------ KUTIPAN PILIHAN

Kepala Pusat Industri, Perdagangan, dan Investasi Institute for Development of Economics and Finance (Indef) Andry Satrio Nugroho memaparkan kalkulasi dari tiga skenario kebijakan kemasan rokok polos tanpa merek, larangan berjualan dalam radius 200 meter, dan larangan iklan, dapat mencapai Rp308 triliun dan penerimaan perpajakan turun Rp160,6 triliun.
“Rokok ilegal gampang tiru, tinggal font-nya diubah-ubah. Saya kalau misalnya jadi pelaku industri yang ilegal begini, saya tinggal buat merek yang disejajarkan dengan aslinya, bedanya apa sekarang? Sedangkan penerimaan negara bisa loss juga di sana,” kata dia dilansir, Jumat, 27 September 2024.
Selain itu, Andry menyoroti aturan zonasi larangan penjualan rokok radius 200 meter dari satuan pendidikan yang masih rancu. Pembatasan penjualan di tempat bermain anak juga dinilai tidak masuk akal jika diimplementasikan dan justru menimbulkan ketidakpastian usaha karena pungutan liar di lapangan.

------------

> [TUGAS LATIHAN]:
a) Salin bagian teks tentang kebijakan rokok, mulai dari "Kepala Pusat Industri, Perdagangan, dan" dan berakhir pada "turun Rp160,6 triliun.".
b) Teruskan teks tentang kebijakan rokok setelah kalimat terakhirnya.
Materi berikut diambil dari sumber yang berbeda.

------ DAFTAR ENTRI

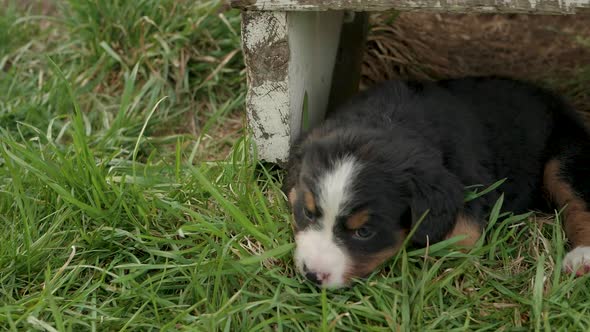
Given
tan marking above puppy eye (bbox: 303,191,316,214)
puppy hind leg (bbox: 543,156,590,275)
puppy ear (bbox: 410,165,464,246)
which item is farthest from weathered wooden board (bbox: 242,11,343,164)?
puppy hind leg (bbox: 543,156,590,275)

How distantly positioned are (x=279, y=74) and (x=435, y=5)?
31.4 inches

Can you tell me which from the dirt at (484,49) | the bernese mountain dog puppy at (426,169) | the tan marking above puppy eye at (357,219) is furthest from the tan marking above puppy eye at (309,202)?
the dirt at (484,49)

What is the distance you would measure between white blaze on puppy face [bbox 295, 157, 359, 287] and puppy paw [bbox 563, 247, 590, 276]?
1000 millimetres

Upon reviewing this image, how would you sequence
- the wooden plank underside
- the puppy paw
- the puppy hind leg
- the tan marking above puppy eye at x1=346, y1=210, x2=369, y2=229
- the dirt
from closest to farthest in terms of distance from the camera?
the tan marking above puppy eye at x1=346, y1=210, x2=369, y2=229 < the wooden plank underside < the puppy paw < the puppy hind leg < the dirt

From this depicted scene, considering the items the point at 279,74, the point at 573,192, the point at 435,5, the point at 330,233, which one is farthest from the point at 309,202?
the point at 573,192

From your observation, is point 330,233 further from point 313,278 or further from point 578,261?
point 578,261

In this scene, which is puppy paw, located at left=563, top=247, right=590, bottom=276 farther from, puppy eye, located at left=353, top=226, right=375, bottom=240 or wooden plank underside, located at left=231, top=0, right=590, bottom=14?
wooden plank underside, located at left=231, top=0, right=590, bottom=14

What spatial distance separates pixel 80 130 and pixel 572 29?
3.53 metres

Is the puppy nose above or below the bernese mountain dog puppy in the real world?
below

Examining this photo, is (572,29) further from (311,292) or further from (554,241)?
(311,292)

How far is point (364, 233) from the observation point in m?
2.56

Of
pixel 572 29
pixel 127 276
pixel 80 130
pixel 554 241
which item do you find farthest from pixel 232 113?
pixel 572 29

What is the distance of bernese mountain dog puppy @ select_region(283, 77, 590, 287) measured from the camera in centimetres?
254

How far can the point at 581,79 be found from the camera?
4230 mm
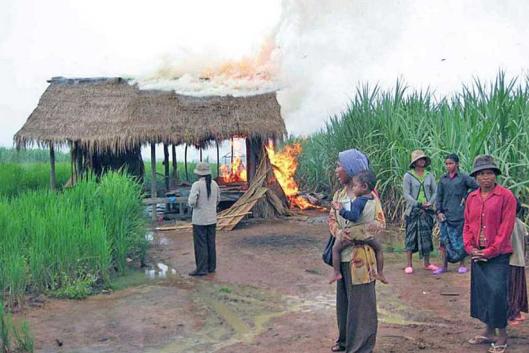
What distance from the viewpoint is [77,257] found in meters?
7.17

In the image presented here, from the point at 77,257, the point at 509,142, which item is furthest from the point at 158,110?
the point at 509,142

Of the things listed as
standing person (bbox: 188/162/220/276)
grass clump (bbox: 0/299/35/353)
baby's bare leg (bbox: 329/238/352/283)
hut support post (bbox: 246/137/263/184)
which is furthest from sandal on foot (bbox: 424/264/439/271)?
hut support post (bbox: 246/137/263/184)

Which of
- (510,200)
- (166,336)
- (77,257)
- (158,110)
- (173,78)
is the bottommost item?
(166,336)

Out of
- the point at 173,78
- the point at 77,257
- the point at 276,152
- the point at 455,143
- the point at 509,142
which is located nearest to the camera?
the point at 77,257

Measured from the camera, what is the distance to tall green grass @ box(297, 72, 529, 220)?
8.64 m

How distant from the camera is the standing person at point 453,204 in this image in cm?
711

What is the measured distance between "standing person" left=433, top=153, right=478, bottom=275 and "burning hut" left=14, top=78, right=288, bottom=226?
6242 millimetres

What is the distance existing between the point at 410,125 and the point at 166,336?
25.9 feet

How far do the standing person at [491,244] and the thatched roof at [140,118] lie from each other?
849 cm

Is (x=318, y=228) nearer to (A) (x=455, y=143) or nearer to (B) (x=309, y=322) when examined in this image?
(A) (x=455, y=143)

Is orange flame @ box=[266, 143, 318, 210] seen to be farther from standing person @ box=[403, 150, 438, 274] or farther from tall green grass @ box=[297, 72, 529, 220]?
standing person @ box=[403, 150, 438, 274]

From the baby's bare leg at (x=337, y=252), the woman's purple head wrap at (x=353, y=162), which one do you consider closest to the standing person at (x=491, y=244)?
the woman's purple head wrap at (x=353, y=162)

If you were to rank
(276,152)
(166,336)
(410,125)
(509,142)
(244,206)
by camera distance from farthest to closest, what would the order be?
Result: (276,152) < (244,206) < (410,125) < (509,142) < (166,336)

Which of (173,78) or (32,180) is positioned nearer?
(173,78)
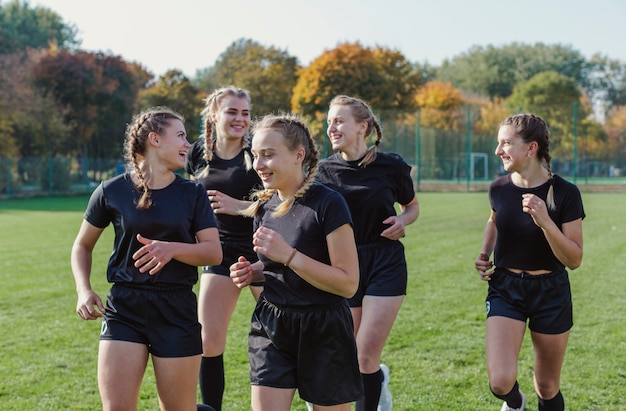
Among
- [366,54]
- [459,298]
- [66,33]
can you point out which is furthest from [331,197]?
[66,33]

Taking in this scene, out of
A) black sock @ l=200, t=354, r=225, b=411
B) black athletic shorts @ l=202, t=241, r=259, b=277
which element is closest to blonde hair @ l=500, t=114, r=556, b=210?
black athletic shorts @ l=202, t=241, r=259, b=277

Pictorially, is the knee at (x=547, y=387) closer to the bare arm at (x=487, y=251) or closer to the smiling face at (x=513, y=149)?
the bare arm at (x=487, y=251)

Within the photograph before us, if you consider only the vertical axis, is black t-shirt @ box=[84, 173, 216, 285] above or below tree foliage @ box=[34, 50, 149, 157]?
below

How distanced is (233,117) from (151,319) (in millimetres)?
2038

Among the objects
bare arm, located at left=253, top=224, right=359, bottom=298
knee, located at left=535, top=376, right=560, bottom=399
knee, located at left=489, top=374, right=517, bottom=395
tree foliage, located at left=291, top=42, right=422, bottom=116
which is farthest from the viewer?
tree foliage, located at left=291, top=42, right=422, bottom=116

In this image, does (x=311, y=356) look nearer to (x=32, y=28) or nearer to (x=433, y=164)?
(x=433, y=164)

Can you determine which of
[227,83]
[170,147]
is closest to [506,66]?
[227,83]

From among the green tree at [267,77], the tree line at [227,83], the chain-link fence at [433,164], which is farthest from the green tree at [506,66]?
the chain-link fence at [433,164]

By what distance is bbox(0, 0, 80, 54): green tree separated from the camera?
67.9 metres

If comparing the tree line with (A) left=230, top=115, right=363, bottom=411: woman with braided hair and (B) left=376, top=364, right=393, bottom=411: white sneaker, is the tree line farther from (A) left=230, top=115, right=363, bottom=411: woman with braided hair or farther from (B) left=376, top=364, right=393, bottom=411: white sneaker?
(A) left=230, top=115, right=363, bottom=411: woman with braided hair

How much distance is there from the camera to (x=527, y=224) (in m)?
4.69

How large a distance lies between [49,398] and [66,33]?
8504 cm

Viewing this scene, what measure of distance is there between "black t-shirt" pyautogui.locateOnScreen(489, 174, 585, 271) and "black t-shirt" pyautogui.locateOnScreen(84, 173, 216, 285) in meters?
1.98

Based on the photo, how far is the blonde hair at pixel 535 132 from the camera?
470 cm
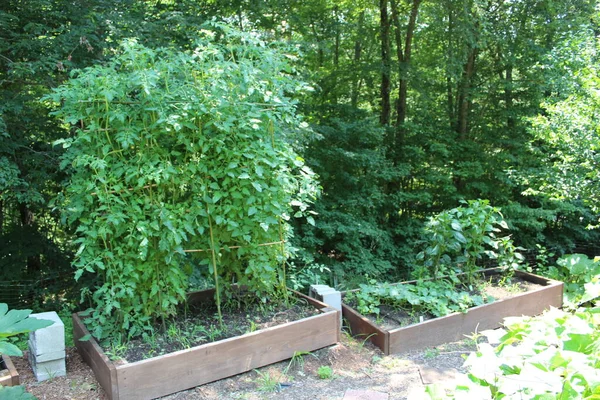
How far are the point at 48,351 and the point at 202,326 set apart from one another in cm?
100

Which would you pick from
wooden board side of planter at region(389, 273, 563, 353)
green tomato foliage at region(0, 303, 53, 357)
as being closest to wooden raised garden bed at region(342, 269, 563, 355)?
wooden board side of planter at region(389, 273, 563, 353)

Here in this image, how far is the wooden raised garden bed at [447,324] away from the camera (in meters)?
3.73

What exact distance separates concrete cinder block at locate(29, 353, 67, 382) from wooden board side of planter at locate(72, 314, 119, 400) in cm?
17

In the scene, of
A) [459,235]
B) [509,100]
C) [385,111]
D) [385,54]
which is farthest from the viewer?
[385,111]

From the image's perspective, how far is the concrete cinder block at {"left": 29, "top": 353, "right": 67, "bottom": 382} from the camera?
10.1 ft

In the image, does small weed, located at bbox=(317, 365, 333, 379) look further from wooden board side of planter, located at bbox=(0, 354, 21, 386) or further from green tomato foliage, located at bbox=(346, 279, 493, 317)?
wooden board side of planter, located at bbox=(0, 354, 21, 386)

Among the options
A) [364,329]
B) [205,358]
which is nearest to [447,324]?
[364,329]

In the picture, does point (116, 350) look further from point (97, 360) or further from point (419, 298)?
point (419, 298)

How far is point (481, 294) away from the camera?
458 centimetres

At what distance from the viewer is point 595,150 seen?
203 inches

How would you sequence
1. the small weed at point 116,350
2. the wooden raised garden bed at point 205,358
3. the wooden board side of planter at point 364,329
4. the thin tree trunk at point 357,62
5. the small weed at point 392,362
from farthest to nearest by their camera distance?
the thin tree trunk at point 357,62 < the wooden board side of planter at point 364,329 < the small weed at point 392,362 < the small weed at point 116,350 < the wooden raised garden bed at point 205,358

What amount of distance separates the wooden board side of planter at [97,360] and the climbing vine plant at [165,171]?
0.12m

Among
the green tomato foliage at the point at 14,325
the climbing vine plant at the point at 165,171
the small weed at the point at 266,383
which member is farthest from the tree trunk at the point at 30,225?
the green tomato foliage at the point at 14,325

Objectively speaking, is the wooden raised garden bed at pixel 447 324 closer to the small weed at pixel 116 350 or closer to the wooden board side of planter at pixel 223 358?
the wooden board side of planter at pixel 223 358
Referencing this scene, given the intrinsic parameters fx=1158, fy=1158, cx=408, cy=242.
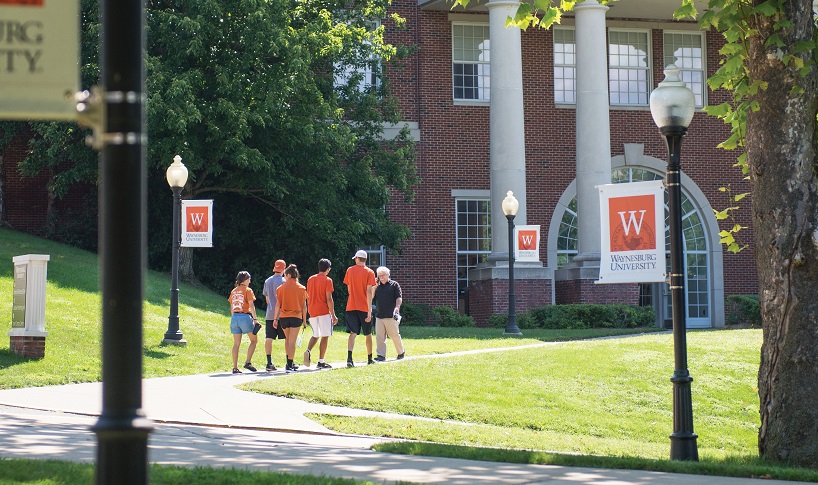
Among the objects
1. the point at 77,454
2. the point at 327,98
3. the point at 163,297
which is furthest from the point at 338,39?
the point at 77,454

------------
------ DAFTAR ENTRI

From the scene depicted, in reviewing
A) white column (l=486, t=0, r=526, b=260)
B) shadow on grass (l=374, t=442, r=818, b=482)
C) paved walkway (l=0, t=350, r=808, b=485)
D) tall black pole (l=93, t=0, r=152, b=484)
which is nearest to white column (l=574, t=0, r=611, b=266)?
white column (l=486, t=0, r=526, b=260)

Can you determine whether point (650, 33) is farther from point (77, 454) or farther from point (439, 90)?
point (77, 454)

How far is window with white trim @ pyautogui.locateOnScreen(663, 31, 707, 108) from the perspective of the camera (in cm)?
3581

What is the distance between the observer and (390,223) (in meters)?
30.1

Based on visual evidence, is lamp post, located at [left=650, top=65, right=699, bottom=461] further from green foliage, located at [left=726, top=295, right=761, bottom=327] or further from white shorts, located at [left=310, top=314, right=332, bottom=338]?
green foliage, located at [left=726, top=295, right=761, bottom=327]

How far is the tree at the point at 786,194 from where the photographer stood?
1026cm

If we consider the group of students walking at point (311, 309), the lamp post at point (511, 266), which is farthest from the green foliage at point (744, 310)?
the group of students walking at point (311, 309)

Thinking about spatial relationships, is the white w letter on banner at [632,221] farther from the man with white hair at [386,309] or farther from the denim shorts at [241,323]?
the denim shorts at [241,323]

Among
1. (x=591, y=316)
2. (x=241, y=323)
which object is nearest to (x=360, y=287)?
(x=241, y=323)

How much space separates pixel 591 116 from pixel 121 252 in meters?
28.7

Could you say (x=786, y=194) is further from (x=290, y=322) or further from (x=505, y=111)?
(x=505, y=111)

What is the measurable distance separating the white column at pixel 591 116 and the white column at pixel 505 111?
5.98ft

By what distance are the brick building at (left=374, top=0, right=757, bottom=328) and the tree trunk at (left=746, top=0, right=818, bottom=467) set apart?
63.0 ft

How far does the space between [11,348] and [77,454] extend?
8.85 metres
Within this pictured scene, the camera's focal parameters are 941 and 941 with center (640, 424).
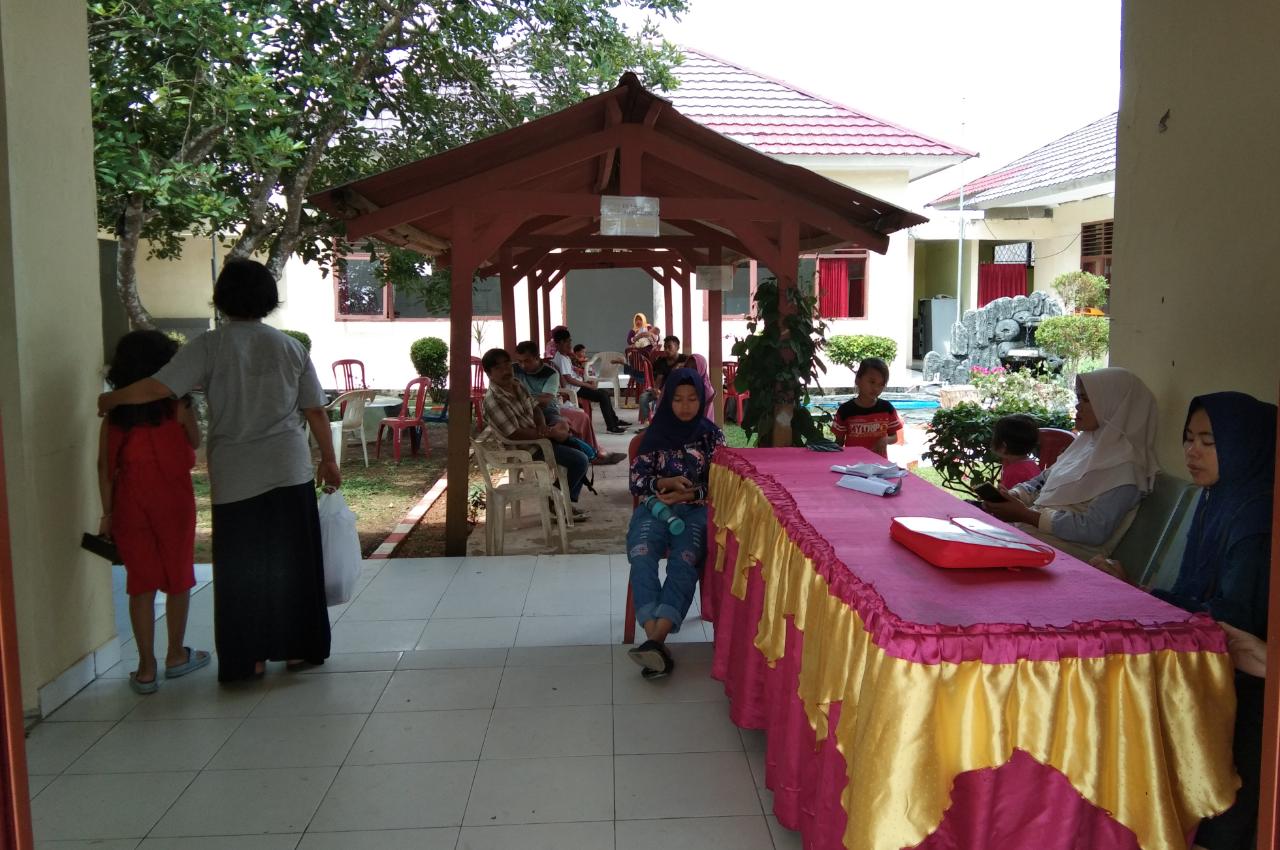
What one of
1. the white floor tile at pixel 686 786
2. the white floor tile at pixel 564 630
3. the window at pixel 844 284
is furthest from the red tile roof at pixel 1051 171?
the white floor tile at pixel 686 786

------------
------ DAFTAR ENTRI

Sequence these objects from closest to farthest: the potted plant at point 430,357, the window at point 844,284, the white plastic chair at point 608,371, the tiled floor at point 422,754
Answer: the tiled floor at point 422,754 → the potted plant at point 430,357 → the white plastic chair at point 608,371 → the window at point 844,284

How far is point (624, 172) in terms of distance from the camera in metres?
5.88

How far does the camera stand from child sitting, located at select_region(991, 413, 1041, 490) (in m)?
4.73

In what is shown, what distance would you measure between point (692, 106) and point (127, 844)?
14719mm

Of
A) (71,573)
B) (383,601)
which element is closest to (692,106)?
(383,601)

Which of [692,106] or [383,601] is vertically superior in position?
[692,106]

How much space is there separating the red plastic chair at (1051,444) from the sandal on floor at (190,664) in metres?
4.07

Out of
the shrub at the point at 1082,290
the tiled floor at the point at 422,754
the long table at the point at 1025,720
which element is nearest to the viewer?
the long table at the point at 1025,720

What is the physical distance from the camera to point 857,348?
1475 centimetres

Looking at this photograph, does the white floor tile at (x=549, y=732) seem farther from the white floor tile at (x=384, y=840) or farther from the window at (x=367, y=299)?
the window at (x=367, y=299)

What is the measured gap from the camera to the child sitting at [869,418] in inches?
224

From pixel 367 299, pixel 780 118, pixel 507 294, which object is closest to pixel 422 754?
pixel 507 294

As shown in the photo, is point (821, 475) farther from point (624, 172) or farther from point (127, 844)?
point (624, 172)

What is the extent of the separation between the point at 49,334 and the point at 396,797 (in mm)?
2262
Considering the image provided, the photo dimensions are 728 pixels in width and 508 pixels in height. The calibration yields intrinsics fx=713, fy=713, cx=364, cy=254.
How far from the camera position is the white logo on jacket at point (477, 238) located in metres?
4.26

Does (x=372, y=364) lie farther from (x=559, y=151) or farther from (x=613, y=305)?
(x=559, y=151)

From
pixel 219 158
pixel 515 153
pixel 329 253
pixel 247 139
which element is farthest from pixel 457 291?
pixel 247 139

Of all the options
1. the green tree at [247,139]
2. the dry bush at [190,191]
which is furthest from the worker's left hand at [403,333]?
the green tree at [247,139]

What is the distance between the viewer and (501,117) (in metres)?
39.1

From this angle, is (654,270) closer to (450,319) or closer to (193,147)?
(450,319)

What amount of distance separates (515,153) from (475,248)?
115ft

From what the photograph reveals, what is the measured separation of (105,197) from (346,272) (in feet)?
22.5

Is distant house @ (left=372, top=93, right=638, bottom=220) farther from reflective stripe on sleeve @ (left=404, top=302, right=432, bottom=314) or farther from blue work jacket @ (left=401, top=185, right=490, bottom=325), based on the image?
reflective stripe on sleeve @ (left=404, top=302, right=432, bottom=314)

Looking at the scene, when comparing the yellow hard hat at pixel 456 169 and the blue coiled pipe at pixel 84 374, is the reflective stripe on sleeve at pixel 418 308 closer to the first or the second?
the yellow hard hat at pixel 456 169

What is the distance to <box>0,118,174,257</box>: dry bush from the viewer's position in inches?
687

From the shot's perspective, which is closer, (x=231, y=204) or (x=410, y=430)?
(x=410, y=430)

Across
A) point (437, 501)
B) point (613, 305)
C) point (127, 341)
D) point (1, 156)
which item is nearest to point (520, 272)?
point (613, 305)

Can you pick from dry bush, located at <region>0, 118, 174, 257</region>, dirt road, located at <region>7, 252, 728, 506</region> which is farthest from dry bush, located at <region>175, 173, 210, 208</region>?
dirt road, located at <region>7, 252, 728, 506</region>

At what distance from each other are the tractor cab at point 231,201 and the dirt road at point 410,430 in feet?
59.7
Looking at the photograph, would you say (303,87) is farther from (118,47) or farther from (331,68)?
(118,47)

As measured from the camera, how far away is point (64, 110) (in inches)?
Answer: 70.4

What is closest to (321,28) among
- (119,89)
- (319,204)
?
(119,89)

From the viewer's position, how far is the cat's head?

------------

> [HASIL TIAP TUGAS]:
a)
Kepala Pusat Industri, Perdagangan, dan Investasi Institute for Development of Economics and Finance (Indef) Andry Satrio Nugroho memaparkan kalkulasi dari tiga skenario kebijakan kemasan rokok polos tanpa merek, larangan berjualan dalam radius 200 meter, dan larangan iklan, dapat mencapai Rp308 triliun dan penerimaan perpajakan turun Rp160,6 triliun.

b)
“Ini yang perlu diluruskan kembali, mau diletakkan di satuan pendidikan mana? Karena masih belum jelas. Dampaknya ya memunculkan rokok ilegal yang akan masuk dan mudah dibeli ketengan,” ungkapnya.
Andry juga menjelaskan dampak aturan yang diberlakukan pada masa Pemerintahan Prabowo-Gibran. Ia mengingatkan potensi kehilangan negara yang terjadi dapat mencapai lebih dari Rp200 triliun, terutama dari hilangnya penerimaan cukai hasil tembakau sehingga menghambat target pertumbuhan ekonomi delapan persen.
“Rp308 triliun itu dampak ekonomi secara general, kalau Rp160 triliun itu dari penerimaan cukai hasil tembakau saja. Sebaiknya ini diajak berunding dulu, karena jangankan asosiasi, kementerian lain saja nggak diajak (berdiskusi bersama Kemenkes). Kita ini negara hukum, ya semestinya harus sesuai dengan hukumnya,” tegasnya.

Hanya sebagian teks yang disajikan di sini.